---------- Records to process ----------

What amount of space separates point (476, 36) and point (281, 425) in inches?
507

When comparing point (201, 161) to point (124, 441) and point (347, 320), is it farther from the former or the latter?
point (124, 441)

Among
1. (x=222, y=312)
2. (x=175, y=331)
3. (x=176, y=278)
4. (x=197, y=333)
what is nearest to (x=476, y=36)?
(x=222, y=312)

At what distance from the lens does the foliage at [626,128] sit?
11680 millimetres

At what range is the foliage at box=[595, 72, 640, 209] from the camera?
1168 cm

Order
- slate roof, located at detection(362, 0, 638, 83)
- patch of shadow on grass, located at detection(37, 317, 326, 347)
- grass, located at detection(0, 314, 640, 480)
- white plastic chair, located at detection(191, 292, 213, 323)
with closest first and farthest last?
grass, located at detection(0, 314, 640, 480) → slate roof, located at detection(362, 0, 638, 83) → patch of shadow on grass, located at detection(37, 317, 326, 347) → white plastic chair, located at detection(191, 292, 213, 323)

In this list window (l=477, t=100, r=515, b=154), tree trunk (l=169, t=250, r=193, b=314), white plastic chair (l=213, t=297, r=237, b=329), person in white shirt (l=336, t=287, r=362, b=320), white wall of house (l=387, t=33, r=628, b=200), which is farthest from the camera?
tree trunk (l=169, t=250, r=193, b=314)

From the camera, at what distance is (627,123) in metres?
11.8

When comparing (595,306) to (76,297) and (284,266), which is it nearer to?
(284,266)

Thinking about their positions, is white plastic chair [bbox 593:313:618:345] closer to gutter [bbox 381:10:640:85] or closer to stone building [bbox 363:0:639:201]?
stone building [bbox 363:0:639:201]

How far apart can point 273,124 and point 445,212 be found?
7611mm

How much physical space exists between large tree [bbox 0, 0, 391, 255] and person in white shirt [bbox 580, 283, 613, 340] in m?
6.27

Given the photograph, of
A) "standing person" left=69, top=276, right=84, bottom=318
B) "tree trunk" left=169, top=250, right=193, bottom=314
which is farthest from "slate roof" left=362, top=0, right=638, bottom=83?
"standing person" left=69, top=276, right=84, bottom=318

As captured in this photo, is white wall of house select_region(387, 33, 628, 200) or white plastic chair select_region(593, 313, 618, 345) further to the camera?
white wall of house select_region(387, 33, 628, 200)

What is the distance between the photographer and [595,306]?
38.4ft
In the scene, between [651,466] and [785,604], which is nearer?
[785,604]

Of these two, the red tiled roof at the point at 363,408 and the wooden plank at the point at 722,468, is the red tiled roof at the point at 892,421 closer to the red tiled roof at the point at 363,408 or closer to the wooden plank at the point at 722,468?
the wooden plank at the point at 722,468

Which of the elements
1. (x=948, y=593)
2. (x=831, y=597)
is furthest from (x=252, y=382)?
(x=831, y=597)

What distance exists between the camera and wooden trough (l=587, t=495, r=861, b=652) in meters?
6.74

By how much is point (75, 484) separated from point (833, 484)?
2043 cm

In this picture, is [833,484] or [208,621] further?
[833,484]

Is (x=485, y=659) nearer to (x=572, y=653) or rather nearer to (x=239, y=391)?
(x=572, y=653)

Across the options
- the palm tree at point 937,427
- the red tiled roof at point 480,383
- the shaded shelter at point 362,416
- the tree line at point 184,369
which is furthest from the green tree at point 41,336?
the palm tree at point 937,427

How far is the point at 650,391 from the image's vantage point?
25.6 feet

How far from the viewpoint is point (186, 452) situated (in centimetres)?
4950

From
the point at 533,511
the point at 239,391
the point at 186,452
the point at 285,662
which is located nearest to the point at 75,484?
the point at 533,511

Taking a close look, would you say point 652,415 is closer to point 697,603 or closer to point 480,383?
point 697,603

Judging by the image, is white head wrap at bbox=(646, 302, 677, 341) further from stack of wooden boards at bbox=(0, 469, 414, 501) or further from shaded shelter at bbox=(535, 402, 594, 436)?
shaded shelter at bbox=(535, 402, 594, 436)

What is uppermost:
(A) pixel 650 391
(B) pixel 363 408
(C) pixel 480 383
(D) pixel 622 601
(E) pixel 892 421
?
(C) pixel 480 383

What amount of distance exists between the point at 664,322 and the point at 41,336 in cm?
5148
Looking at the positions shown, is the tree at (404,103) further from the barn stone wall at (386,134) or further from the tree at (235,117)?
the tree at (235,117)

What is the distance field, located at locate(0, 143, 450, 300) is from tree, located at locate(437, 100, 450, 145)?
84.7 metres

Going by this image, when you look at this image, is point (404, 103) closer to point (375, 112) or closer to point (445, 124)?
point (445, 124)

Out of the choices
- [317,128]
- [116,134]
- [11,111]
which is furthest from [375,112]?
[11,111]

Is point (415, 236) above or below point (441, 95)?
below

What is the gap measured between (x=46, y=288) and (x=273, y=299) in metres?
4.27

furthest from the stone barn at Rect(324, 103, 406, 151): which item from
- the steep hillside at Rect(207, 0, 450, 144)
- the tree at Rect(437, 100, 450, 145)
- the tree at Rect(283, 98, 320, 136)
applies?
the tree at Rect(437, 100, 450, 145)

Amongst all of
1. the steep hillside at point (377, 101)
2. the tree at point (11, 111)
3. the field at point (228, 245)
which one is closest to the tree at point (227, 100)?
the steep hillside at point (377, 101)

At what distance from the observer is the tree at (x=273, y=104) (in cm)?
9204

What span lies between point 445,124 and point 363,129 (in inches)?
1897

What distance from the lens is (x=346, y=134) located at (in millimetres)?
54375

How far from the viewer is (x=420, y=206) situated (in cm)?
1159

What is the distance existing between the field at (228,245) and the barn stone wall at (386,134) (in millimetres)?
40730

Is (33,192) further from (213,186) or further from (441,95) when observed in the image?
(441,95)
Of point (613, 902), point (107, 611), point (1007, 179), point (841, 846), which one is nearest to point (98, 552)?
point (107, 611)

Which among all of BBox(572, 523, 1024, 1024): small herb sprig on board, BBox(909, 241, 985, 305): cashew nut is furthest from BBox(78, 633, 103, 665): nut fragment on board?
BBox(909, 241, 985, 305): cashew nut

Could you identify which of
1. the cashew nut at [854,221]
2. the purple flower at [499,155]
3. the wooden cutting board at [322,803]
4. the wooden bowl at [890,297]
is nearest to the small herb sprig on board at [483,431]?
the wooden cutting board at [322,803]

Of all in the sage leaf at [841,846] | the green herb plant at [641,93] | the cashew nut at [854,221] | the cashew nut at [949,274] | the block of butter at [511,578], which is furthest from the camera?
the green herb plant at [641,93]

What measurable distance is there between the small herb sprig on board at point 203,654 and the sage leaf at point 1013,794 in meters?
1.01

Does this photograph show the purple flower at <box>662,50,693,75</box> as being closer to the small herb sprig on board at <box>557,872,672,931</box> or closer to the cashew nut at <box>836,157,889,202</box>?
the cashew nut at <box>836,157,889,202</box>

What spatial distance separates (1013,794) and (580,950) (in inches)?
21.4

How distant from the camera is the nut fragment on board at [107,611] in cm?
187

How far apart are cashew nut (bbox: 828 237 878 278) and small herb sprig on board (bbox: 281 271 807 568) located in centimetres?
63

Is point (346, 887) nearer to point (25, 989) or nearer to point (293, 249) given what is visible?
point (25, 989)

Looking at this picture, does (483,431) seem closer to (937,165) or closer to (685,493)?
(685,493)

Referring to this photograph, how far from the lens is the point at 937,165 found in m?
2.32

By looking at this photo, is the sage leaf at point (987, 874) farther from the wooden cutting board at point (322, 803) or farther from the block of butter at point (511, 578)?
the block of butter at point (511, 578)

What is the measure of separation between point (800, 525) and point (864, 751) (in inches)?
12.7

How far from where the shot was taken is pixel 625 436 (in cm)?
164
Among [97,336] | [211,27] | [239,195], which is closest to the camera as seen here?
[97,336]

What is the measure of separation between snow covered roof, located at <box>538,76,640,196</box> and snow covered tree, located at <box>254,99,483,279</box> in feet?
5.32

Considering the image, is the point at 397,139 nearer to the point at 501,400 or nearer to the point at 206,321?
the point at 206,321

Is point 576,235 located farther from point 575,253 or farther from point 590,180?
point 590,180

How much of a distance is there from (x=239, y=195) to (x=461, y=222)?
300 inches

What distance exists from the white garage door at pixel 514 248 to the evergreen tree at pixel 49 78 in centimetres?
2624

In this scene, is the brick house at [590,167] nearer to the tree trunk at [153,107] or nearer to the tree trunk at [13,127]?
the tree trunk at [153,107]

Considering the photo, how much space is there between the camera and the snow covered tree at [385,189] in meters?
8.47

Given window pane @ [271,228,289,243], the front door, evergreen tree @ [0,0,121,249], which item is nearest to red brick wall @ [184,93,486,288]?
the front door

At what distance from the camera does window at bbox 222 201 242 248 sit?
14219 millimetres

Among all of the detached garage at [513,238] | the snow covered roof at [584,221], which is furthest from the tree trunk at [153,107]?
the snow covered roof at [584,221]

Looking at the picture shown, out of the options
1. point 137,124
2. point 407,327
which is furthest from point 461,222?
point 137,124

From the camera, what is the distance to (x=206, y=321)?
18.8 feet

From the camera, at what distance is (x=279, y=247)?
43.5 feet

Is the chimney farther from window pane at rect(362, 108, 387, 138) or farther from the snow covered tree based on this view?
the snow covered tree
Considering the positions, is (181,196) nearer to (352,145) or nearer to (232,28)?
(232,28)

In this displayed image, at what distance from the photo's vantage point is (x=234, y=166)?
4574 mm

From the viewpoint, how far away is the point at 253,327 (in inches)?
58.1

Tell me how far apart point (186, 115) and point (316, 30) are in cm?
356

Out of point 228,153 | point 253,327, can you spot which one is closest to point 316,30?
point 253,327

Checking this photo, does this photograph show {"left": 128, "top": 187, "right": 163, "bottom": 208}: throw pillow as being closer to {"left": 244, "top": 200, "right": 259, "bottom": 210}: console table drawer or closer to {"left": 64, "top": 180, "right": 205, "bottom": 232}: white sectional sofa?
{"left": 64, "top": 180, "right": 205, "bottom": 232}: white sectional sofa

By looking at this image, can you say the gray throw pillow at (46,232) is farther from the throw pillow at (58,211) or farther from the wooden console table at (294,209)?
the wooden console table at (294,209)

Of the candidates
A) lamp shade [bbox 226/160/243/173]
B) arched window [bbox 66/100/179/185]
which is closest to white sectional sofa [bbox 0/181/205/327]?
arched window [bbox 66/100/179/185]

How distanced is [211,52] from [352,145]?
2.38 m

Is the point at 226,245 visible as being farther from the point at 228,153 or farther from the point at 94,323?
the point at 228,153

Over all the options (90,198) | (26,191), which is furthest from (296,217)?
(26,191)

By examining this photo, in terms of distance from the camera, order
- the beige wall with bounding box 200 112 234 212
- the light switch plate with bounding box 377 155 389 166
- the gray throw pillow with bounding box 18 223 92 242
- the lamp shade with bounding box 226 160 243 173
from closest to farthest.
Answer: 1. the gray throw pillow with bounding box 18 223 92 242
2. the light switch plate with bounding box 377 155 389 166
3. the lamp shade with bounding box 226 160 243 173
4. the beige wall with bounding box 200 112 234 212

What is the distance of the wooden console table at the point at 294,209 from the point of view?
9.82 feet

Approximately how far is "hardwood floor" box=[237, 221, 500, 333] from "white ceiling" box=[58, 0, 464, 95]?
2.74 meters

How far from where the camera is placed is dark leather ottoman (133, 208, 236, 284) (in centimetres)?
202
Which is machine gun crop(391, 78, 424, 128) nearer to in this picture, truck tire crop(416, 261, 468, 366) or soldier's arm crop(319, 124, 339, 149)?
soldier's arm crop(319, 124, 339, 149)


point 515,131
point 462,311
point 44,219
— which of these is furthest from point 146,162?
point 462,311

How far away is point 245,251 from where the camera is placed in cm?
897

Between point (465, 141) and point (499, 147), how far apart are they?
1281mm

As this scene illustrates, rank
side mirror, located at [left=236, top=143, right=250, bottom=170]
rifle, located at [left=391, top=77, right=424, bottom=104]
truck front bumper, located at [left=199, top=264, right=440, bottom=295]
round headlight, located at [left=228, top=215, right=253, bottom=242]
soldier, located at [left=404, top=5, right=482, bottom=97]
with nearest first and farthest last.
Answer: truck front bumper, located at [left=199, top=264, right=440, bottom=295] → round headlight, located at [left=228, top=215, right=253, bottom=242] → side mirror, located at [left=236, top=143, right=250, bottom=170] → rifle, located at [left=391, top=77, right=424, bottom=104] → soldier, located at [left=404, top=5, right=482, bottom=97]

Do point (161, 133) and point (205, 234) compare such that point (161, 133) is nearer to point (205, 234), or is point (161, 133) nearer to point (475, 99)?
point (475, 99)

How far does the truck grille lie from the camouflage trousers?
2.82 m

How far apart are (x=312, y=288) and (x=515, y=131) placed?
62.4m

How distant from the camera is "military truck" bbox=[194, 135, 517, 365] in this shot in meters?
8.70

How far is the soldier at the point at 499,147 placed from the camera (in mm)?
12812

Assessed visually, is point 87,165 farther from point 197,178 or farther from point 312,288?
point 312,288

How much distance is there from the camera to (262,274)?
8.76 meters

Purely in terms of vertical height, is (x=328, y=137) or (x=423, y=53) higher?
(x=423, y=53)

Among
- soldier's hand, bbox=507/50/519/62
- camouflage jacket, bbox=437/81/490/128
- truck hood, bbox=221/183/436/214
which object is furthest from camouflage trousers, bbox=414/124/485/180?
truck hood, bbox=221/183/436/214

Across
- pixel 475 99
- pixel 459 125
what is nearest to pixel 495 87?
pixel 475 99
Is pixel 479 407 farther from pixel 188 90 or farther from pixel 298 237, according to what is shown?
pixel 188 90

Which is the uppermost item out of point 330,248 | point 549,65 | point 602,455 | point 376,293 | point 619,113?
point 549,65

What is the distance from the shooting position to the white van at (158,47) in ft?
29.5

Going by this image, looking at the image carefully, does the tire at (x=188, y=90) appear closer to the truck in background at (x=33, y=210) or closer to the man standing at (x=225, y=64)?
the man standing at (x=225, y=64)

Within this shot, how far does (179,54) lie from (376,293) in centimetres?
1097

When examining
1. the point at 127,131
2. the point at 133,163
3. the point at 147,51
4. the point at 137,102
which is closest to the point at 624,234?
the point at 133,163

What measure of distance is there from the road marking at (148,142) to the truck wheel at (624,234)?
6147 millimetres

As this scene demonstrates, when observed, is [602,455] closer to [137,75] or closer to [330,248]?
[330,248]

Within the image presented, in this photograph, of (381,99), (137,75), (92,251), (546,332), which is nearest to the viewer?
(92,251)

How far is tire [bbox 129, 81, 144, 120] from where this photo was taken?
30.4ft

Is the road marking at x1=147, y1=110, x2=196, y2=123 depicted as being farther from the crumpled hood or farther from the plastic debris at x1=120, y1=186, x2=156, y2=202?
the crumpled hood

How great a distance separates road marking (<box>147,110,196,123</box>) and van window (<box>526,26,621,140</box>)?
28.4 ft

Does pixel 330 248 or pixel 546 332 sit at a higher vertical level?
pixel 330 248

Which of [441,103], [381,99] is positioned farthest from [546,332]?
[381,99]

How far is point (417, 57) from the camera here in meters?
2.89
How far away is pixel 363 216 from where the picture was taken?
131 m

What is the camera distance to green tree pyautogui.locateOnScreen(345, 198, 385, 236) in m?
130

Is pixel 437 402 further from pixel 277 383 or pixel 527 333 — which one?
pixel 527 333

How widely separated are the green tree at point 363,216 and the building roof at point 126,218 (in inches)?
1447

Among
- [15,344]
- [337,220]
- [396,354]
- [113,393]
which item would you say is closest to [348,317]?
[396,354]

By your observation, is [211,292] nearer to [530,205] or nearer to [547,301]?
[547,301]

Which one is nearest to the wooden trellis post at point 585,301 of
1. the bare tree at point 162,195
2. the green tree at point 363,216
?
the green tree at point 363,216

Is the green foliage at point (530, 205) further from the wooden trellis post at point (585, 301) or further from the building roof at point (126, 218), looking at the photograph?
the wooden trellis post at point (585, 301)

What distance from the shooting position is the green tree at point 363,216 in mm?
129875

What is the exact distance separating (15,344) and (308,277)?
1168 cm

----------

## Problem description
Reproduce the data from the line with "What is the exact" through the end of the data, swapping "separating" for "between" and leaving everything else unchanged.

## Response
What is the exact distance between (15,344) and (308,277)?
1168 cm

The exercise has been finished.